Despite the preference for live or fresh products, freezing becomes necessary in certain cases because of market conditions or when the presentation of the product will improve by the process. For example, the colour of American catfish is not very attractive to many consumers and so they are headed, gutted, skinned and then frozen for transport. Skinning is particularly difficult and labour-intensive when done by hand, but mechanical skinning devices have been developed. The same appearance problem and the general perception of it as a poor-quality fish have led to the preference for raising a red-coloured hybrid variety of tilapia, which can be sold more readily in frozen fillets. They are often marketed under more attractive trade names, such as fresh-water snappers, fresh-water perch, St. Peter’s fish, etc.

 

When long-distance transport is involved, especially for export, shrimps are preserved by freezing, following the usual shrimp processing procedures. They may be headed, shelled and deveined before freezing. Oysters, when not sold in the shell, are generally shucked by hand using an iron spatula. Mechanical shucking

devices are also used in many areas.
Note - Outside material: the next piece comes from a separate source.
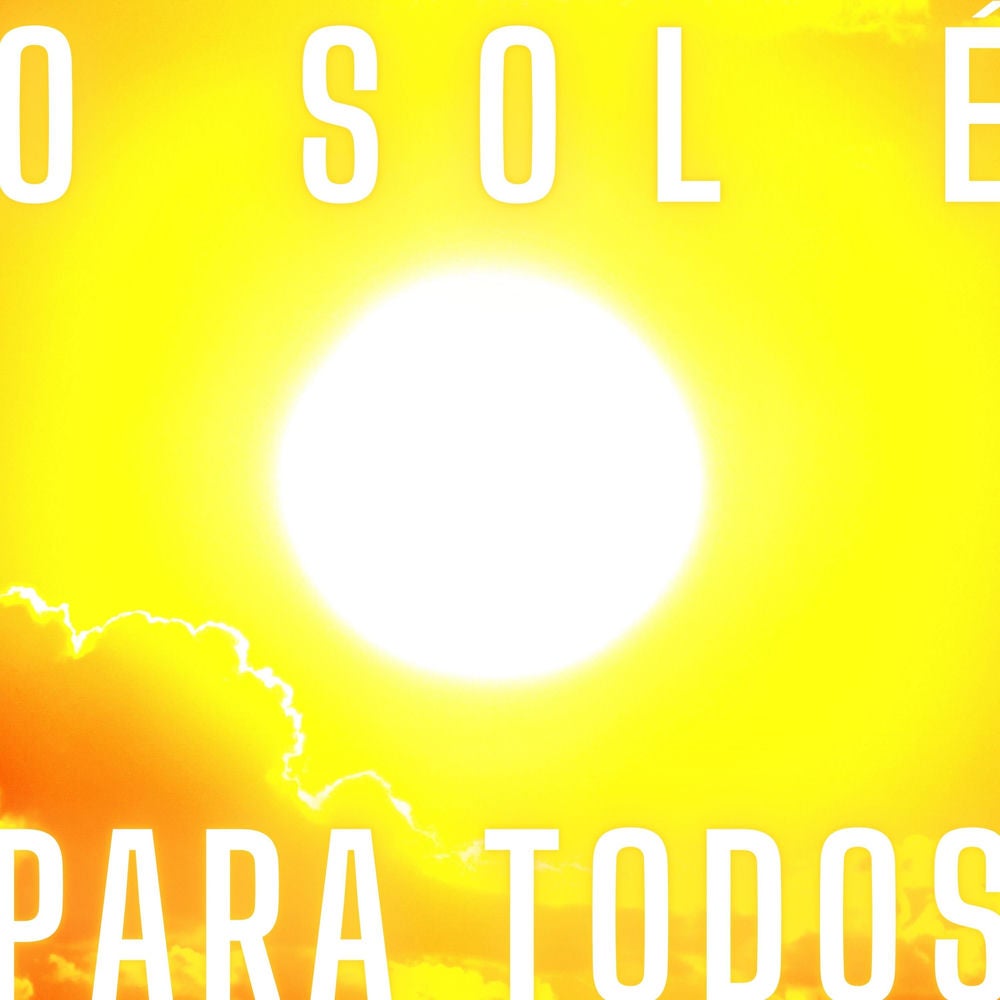 O Sol É para Todos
The shucked oysters are kept under refrigeration for one or two days, before packing and transport to markets.

 

Historically, the harvesting and processing of seaweeds have been small-scale manual operation but, with the rapid expansion of seaweed farming, mechanical devices are increasingly used. The commonly farmed seaweed Porphyra sp. (nori) is processed into dry sheets. The collected weeds are drained of all the water and then chopped with knives manually or with mechanical cutters that can be adjusted to cut thin or thicker slices, depending on the hard-ness of the thalli. A suitable quantity of water is added to the chopped weeds (usually about 13–14 l fresh water for 1kg weeds) and mixed thoroughly. The mixture is poured on to a simple moulding device, which consists of a bamboo matting on which a frame is set up to keep the mixture in the form of a uniform sheet. The mixture spreads within the frame and the water drains through the holes in the mat, leaving the nori in a thin sheet. To reduce the labour involved, seaweed sheeting machines are now widely used. The mats with the sheets are dried in the sun or in indoor driers. When well dried, the sheets are removed from the mats and made into convenient bundles.

 

Canning or other types of preservation are seldom practised on any significant scale for aquaculture products, other than for mussels and oysters. Small-scale attempts have been made to find new markets for less popular species like the silver carp and tilapia by canning, with the main idea of reducing problems with fine bones. In countries like Spain, where large-scale mollusc farming is practised, it is difficult to market all the production in a live, fresh or even frozen state, so a sizeable canning industry for molluscs, particularly mussel meat, has developed. Speciality products such as stuffed carp or gefilte fish in cans and oyster sauce in bottles are sometimes made from cultured species.